Your editorial advocating for collaboration between local taxing entities only allows for them to take turns soaking us.

The real question to be asked is why does an increase in property values of say, 10 percent, entitle our local taxing jurisdictions to feel entitled to increase their budgets by a like amount? Where is the correlation between an increase in property values and the needs of local government?

Local officials can claim they have held the line on tax rates and still allow for an increase in their budgets equal to property value increases. The property tax system is a shell game. Local taxing authorities can hold the line on taxes by resisting using rising property values as an excuse for raising our taxes. Public disclosure of property sales is also a missing piece of the equation.

DAVID LEFFLER, AUSTIN

Re: Sept. 19 letter to the editor, “Statistics don’t prove warming, hurricane link.”

Responding to a prior letter to the editor on climate change: “Lastly, the 97 percent number of scientists was obtained by abstract counting … dogma, not science.”

A journal article did indeed count studies about climate change, finding those in which the role of humans was denied or minimized to be less than 3 percent.
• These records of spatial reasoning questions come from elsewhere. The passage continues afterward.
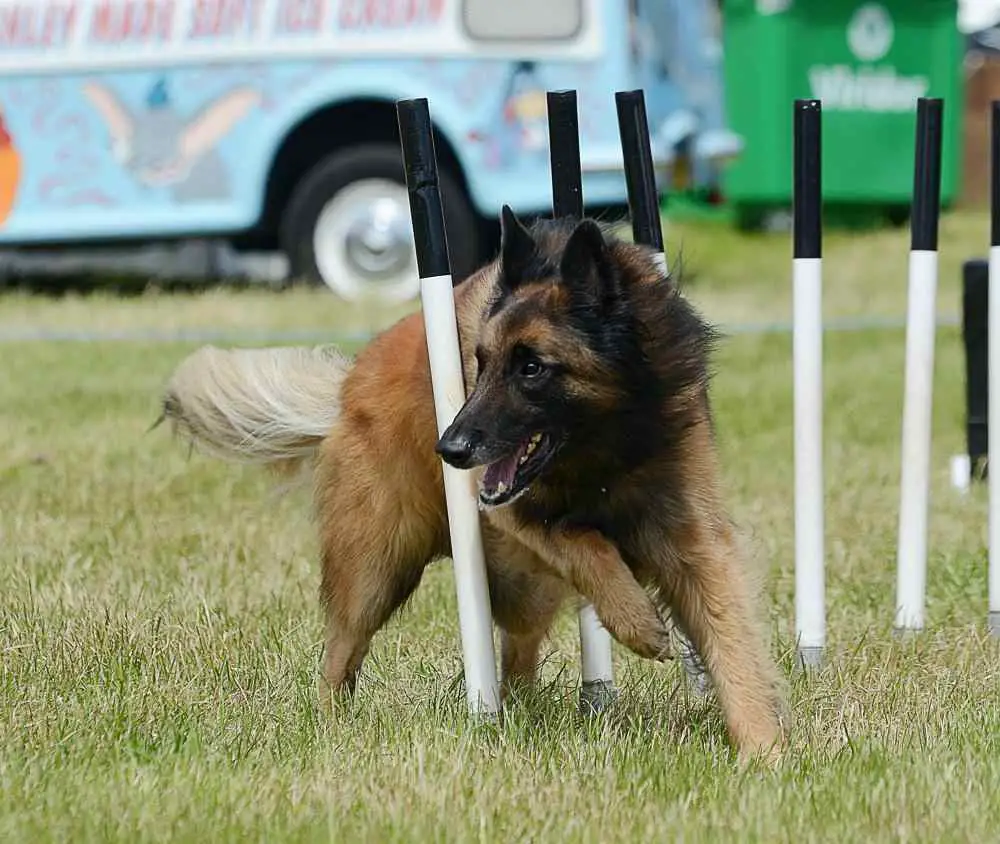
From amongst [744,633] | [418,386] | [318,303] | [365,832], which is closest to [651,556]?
[744,633]

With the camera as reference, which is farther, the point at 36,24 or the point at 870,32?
the point at 870,32

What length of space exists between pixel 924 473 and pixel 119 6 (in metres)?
9.27

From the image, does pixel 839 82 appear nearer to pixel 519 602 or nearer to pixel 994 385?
pixel 994 385

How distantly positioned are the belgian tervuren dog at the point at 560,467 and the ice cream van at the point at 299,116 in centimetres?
801

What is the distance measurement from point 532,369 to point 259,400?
4.22ft

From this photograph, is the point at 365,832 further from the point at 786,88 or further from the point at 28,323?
the point at 786,88

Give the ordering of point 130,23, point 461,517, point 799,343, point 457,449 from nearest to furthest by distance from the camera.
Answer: point 457,449 < point 461,517 < point 799,343 < point 130,23

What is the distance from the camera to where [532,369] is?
3.87m

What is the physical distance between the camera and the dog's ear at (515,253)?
4.01m

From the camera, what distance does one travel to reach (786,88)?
55.9 ft

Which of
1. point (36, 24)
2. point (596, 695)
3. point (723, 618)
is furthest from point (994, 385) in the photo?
point (36, 24)

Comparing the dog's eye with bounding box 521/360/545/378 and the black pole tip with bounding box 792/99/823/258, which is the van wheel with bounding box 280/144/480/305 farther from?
the dog's eye with bounding box 521/360/545/378

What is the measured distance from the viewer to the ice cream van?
41.3 ft

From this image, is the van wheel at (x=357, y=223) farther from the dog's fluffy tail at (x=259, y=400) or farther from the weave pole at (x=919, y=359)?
the weave pole at (x=919, y=359)
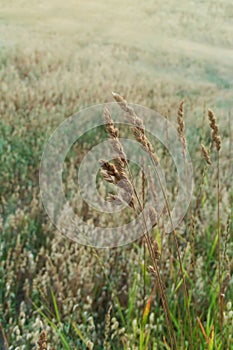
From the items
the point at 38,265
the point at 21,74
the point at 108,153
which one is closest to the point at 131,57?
the point at 21,74

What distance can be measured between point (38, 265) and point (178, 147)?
1755mm

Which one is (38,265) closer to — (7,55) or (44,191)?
(44,191)

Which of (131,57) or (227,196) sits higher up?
(131,57)

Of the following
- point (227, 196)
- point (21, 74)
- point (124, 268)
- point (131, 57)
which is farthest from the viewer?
point (131, 57)

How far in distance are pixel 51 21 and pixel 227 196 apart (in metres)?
3.31

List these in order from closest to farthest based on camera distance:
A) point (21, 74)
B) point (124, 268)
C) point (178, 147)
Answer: point (124, 268)
point (178, 147)
point (21, 74)

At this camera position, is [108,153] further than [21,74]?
No

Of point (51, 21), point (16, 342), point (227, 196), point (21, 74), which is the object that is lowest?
point (16, 342)

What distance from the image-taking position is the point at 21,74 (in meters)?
5.38

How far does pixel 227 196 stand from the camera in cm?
332

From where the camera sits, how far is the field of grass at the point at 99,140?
2.50 meters

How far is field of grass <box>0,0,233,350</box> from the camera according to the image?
8.20 feet

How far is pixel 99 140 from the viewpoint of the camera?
4.20m

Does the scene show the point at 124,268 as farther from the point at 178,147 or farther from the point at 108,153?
the point at 178,147
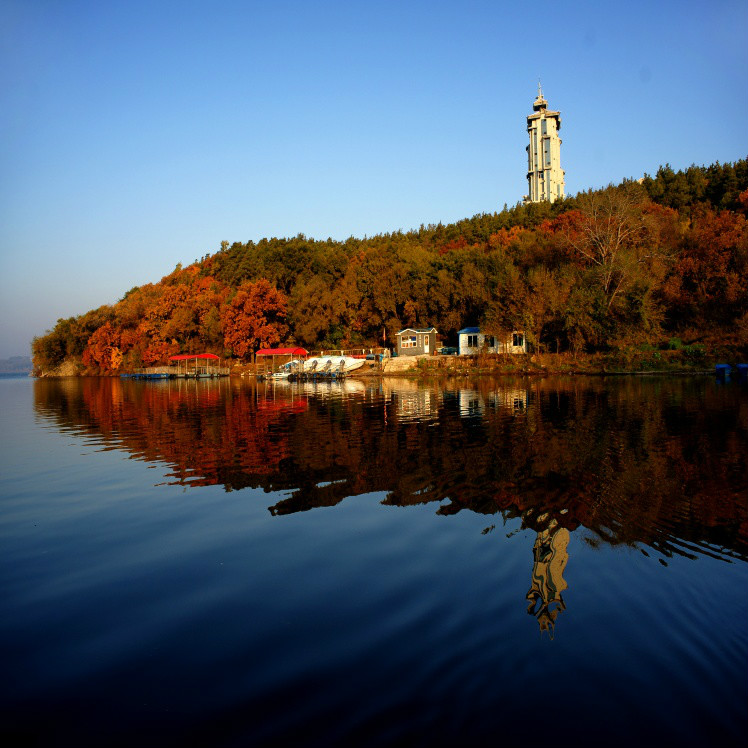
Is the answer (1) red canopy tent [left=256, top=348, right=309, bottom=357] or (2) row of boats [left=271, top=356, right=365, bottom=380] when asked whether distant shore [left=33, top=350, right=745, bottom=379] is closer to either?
(2) row of boats [left=271, top=356, right=365, bottom=380]

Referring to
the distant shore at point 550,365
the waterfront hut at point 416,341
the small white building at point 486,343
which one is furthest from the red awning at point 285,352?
the small white building at point 486,343

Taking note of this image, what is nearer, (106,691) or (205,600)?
(106,691)

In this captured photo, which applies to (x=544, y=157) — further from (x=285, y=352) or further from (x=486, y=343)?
(x=285, y=352)

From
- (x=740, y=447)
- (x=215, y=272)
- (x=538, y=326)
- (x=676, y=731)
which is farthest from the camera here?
(x=215, y=272)

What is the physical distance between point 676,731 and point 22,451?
77.0 ft

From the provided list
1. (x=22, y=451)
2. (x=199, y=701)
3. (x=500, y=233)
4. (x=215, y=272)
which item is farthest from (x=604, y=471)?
(x=215, y=272)

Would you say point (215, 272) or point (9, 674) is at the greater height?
point (215, 272)

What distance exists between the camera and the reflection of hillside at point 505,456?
35.9 feet

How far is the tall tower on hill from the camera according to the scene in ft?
476

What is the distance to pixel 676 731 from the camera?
15.1 feet

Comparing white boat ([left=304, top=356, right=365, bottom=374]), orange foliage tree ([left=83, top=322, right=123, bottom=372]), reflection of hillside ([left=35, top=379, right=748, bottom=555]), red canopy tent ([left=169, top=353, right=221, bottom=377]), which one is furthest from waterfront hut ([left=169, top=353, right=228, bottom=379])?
reflection of hillside ([left=35, top=379, right=748, bottom=555])

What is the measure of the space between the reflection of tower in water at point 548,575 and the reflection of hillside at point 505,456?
504 mm

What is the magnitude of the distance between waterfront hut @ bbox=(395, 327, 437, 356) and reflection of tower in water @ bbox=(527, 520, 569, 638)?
6806 centimetres

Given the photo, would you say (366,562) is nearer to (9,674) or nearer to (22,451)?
(9,674)
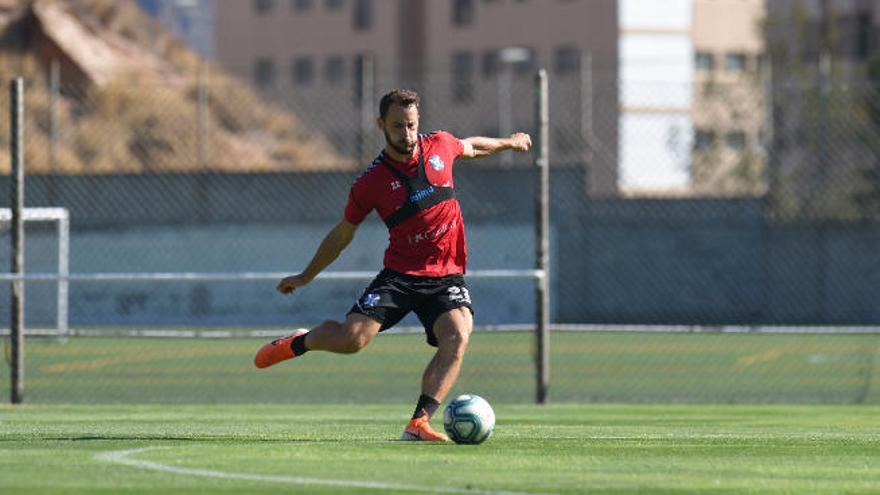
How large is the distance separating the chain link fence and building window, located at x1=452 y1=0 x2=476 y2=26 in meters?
27.7

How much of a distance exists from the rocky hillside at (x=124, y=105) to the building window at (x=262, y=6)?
84.1 feet

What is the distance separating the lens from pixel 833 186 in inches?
1382

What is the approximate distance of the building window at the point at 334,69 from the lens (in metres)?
72.2

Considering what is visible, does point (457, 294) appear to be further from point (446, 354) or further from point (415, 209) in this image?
point (415, 209)

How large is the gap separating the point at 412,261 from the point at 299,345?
841 mm

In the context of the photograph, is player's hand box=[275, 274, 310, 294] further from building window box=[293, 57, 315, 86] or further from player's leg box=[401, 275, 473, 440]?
building window box=[293, 57, 315, 86]

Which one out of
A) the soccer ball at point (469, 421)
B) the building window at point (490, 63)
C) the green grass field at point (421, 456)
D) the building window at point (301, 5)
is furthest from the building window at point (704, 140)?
the building window at point (301, 5)

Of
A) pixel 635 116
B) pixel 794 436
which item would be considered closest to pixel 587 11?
pixel 635 116

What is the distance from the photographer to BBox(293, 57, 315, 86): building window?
242 ft

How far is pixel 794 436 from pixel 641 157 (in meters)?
40.2

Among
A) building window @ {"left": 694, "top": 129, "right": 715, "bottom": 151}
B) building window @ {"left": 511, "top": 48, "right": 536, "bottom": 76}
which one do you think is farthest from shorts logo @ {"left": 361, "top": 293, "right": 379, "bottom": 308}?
building window @ {"left": 511, "top": 48, "right": 536, "bottom": 76}

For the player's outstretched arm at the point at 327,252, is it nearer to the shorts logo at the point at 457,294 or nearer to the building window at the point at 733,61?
the shorts logo at the point at 457,294

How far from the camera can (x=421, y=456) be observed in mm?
10234

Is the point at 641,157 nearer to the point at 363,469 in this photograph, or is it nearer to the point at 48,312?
the point at 48,312
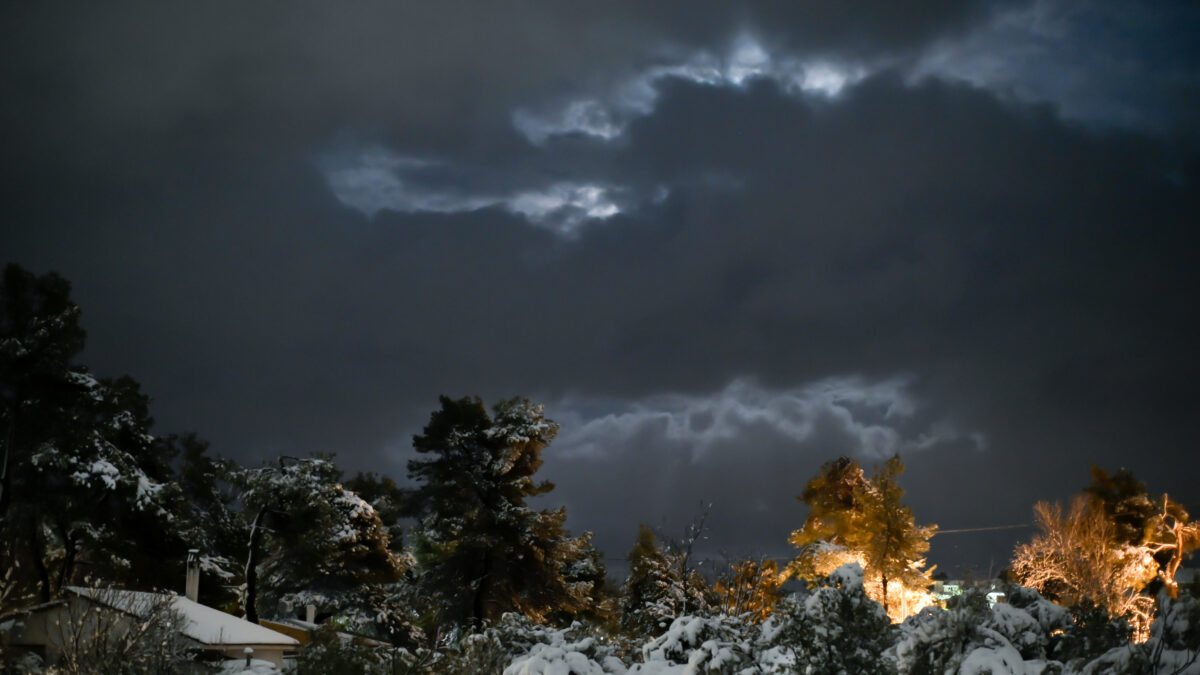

Six independent studies have corroborated those results. The most telling feature of that minority is the absence of consensus for an alternate theory. There is simply no alternate proposal that holds up to scrutiny. We should now dedicate ourselves to seeking consensus for a response.

I favor competitive markets. Carbon fee and dividend policy can address the problem of greenhouse gas emissions and also stimulate Texas economic activity. Economists too are in consensus. Pricing carbon emissions is the best first step to curb further change and reducing risk to a stable climate that supports our economy and our current and future well-being.